[Stored dataset items]
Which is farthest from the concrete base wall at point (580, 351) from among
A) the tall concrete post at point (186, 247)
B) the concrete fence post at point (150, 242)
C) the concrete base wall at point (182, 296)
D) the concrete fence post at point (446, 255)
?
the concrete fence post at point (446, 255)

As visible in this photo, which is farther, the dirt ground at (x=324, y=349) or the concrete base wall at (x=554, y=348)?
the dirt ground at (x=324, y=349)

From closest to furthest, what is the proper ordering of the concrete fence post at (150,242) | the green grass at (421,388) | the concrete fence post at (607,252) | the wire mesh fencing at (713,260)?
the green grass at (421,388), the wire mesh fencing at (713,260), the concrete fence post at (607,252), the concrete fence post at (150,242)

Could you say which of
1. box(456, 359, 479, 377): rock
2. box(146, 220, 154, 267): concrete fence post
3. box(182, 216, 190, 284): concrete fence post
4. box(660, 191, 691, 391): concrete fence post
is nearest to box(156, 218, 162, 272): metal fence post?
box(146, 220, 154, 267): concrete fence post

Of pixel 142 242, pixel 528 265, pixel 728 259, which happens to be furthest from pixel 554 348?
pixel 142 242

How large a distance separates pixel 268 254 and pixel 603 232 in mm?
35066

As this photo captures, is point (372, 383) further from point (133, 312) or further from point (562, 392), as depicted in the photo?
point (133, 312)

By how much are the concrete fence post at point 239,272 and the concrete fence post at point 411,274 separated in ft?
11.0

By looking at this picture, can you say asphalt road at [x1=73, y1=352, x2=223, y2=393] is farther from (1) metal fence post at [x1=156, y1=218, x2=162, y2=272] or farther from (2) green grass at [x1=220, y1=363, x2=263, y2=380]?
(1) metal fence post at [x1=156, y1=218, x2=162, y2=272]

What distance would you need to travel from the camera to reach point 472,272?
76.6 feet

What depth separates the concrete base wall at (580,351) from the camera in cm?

** WORK INSTRUCTIONS **
Reproduce the part of the listing that opens with the line containing "As visible in" and closes with the line containing "the green grass at (421,388), the", both lines included.

** THE REPLY **
As visible in this photo, which is farther, the dirt ground at (x=324, y=349) or the concrete base wall at (x=554, y=348)?
the dirt ground at (x=324, y=349)

From closest to furthest, what is the proper ordering of the concrete fence post at (150,242) | the green grass at (421,388) | the concrete fence post at (607,252) | the wire mesh fencing at (713,260)?
the green grass at (421,388), the wire mesh fencing at (713,260), the concrete fence post at (607,252), the concrete fence post at (150,242)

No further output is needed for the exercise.